El Poder Del Duelo Ana Maria Patricia Marquez... Official

For nearly a decade, she practiced traditional cognitive-behavioral therapy, helping patients “manage” loss with thought records and exposure hierarchies. But she felt like a fraud.

“I was teaching people to close doors,” she admits. “But grief kept opening windows inside me.”

“Western culture treats grief like a broken bone,” she says, her voice steady but soft. “We ask, ‘When will you be okay again?’ But grief isn’t a fracture. It’s an amputation. You don’t heal from it. You grow around it.”

For most of her life, Márquez believed grief was an enemy to be defeated. A clinical psychologist turned grief companion (acompañante duelo), she now teaches a radical idea: El Poder Del Duelo Ana Maria Patricia Marquez...
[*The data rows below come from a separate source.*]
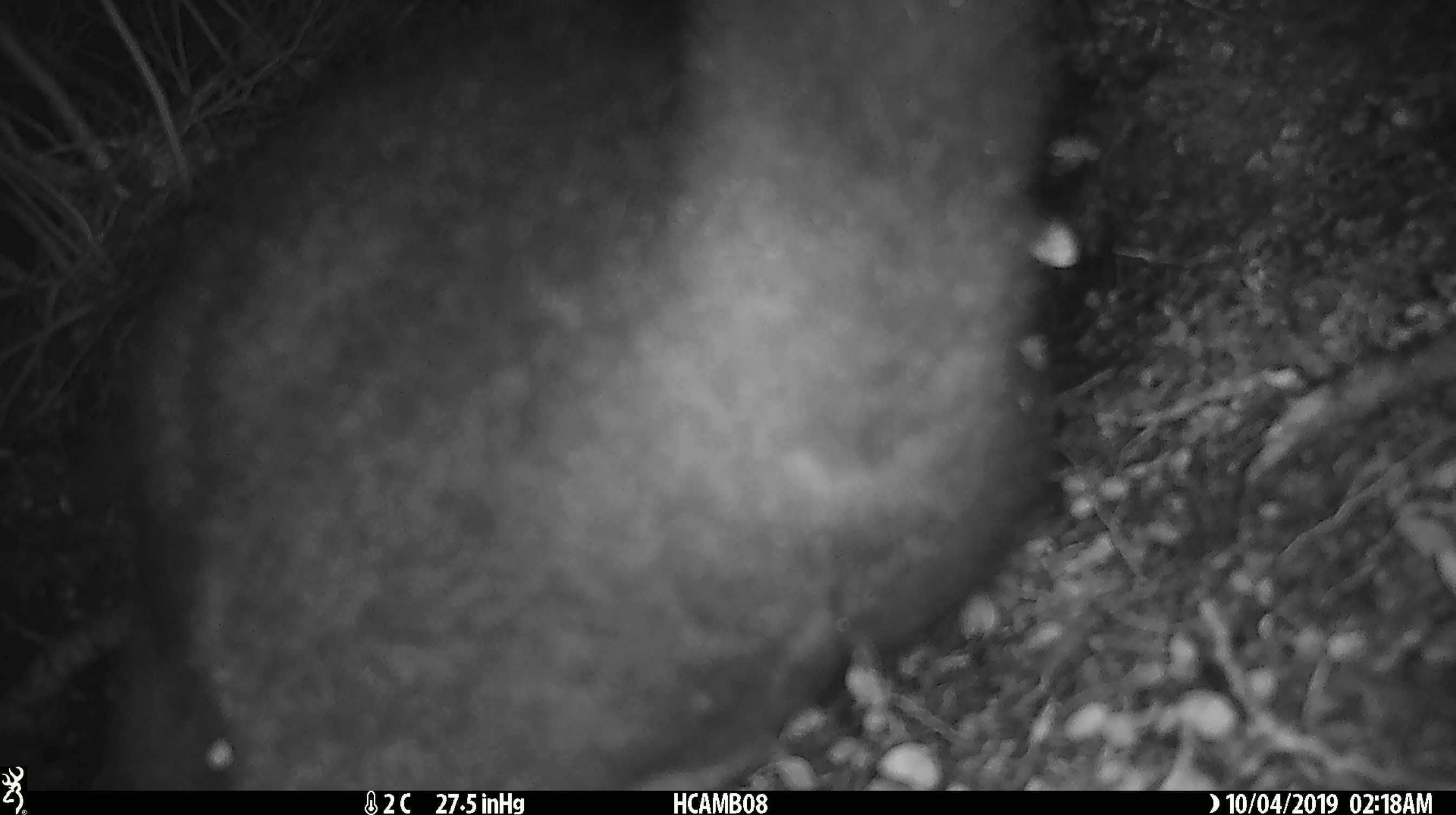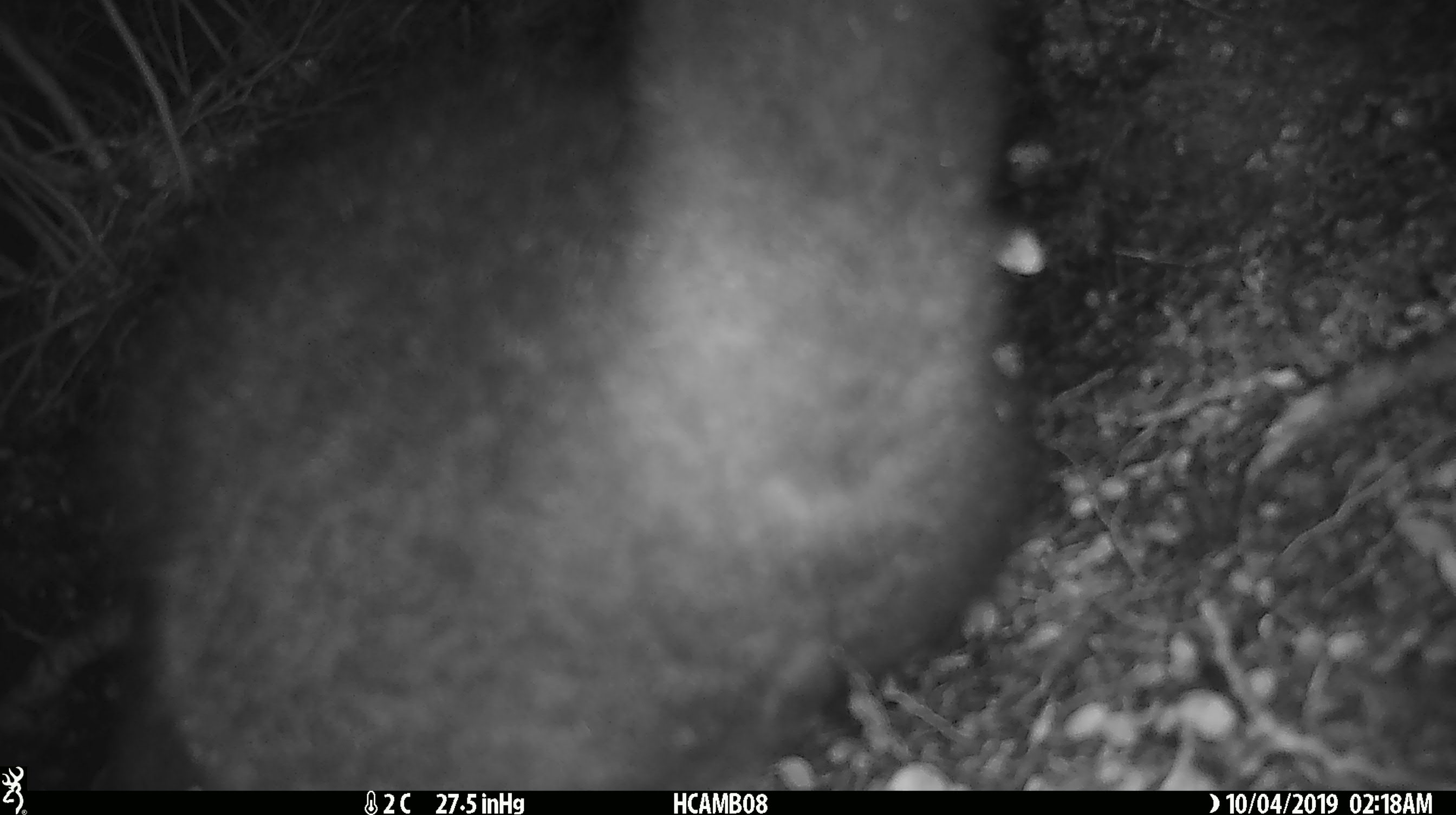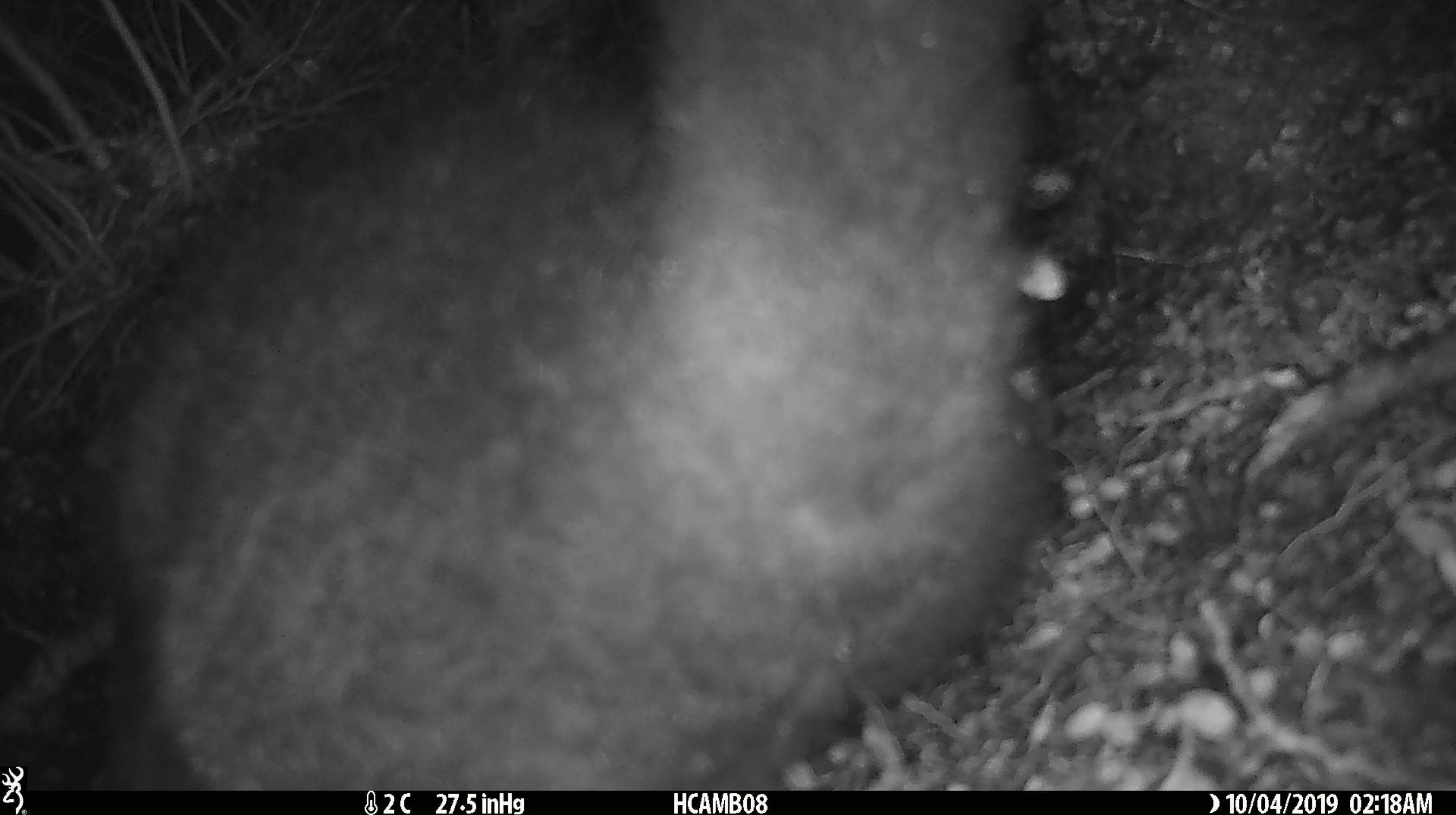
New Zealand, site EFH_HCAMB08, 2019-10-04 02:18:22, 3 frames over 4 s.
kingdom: Animalia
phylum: Chordata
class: Mammalia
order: Diprotodontia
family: Phalangeridae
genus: Trichosurus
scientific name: Trichosurus vulpecula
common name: common brushtail possum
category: possum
Possum (common brushtail possum) (Trichosurus vulpecula).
For two years, Elena kept her daughter’s room exactly as it was—clothes on the chair, half-colored drawing on the desk. Therapists called it “complicated grief.” Márquez called it “love without a channel.”

Together, they designed a ritual: every Sunday, Elena would move one small object from the room into a new “living altar” in the living room. Not throwing away. Relocating.

But Ana María Patricia Márquez is saying it now. 1. The Empty Chair (for ambiguous loss) Place an empty chair facing you. Speak aloud to the person, relationship, or version of your life you lost. Then sit in the chair and answer as them. “You will be surprised what you hear.” “But grief kept opening windows inside me

Márquez responds bluntly: “I am not romanticizing pain. I am honoring agency. There is a difference between saying ‘your loss is beautiful’ and saying ‘you have the capacity to create meaning after devastation.’”

Her turning point came during a research sabbatical in Oaxaca, where she studied Día de los Muertos traditions. There, she witnessed a grandmother speaking to a photograph of her deceased husband as if he were in the room—not in denial, but in continuity .

“That’s when I understood,” Márquez says. “Grief isn’t about letting go. It’s about finding new ways to hold on.” Today, Márquez leads workshops and retreats across Latin America and the U.S. Latino community. Her approach, documented in her forthcoming book “Duelo Salvaje” (Wild Grief), rests on five pillars: 1. Despatologizar la tristeza (Depathologize sadness) “Sadness is not depression. It is the correct response to loss. We have medicalized mourning. I invite people to be inefficient in their grief.” 2. El cuerpo no olvida Grief lives in the sternum, the throat, the gut. Márquez uses somatic techniques: shaking, breathwork, and what she calls “grief mapping” — drawing where loss physically hurts. 3. Ritual como ancla “Without ritual, grief floats. With ritual, it walks.” She helps clients create personalized altars, goodbye letters, and annual “anniversary ceremonies” that evolve over time. 4. La comunalidad del dolor Inspired by indigenous collectivism, Márquez rejects the privatized grief model. She runs círculos de duelo where participants do not “share advice” but simply witness each other’s tears. 5. Transformación del vínculo The most powerful pillar. “You don’t cut the cord. You weave it into who you are becoming.” III. The Power: From Paralysis to Presence To illustrate el poder del duelo , Márquez shares the story of a client she calls “Elena” (name changed), a woman who lost her 8-year-old daughter to leukemia. You don’t heal from it

“After six months, the room was empty,” Márquez recalls. “But the altar was full. And more importantly, Elena started painting again. The energy that had been frozen in preservation began to flow into creation.”

Don’t write “I feel sad.” Write what sadness does in your body. “Sadness is a cold stone in my right hand.” Then draw the stone.

She smiles, and for a moment, the afternoon light catches the gold paint on her canvas. Lo que el silencio no dijo. What silence did not say.